It was a wrongful conviction case that got me into this business. Radio broadcasting, my first and greatest love, was luring me back after a 20-year hiatus. But then I met Maurice Carter, an indigent black man from Gary, Indiana, sitting in a Michigan prison and claiming innocence. That was in 1995. The rest is history.
Until that time, naïve newsman that I was, I felt that prosecutors just wouldn’t get a warrant, an arrest and seek a conviction if they didn’t really have a case. Little did I know.

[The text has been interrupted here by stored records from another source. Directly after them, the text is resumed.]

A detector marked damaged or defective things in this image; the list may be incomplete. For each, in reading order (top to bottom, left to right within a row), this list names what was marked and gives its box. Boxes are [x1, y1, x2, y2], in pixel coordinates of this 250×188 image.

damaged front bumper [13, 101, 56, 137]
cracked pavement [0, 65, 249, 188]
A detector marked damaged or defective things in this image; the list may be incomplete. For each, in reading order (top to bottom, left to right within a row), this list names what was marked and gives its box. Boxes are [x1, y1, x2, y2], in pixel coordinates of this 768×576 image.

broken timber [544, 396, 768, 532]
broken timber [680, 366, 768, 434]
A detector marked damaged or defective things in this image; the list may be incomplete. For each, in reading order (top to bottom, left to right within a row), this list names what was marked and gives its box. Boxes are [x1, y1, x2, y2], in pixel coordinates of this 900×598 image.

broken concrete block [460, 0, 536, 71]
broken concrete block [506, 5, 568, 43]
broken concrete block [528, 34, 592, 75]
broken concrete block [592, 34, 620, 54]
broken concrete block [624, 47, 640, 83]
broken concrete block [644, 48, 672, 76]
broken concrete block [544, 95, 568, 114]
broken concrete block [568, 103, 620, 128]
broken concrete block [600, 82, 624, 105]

Today is Wrongful Conviction Day, being observed on an international basis. The event was first organized by the Association in Defence of the Wrongly Convicted (that’s the Canadian way to spell defense), based in Toronto and founded by former welterweight champ Rubin Hurricane Carter. I frequently hear people say that all prisoners claim they are innocent. Rubin Hurricane, on the other hand, told me when he was in Michigan drawing attention to the Maurice Carter case: “When you hear a prisoner say he’s innocent, and he sticks with that story the whole time he’s in prison, you’d better listen!”

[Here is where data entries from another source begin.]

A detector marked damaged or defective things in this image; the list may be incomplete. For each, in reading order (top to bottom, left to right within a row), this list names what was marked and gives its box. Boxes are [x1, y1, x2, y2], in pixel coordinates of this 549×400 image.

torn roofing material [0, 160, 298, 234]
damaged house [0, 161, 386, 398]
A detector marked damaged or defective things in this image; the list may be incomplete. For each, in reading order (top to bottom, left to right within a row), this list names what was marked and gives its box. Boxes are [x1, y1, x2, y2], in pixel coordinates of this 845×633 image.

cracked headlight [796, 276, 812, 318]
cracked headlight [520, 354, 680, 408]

Since that time, I have listened. And I want to tell you something, as we observe this special day. We hear the stories like those of Maurice Carter, and somehow we get the impression that it’s usually the poor, black people who usually wind up wrongly convicted…they have no funds for proper legal representation and they encounter racial bias among jurists and jurors. While some of that is definitely true, the bigger truth is IT CAN HAPPEN TO YOU!
I can tell you horror stories of wrongful convictions of a doctor, a lawyer, a cop, a banker, a businessman, a teacher…all of them white, and all of them with the means to hire good legal representation. Yet, each of these people found themselves behind bars for a decade before adequate proof was established that they had done nothing wrong! In a couple of cases, the innocent inmate died without exoneration.

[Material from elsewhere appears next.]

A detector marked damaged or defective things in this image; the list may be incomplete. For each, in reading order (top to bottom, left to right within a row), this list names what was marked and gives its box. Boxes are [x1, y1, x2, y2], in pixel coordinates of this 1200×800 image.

There’s a special way that you can observe this day in Michigan. Your state legislature is currently considering a bill that would compensate people who have been wrongly convicted. You can make sure that your legislator votes for this bill, and you can keep an eye on Pure Michigan to ensure that these victims of wrongful conviction are promptly compensated without years and years of red tape wrangling.
Aside from that, join me in a prayer today for justice in our system, especially for those wrongly incarcerated.
Quoting the writer of Proverbs: It is not good…to deprive the innocent of justice.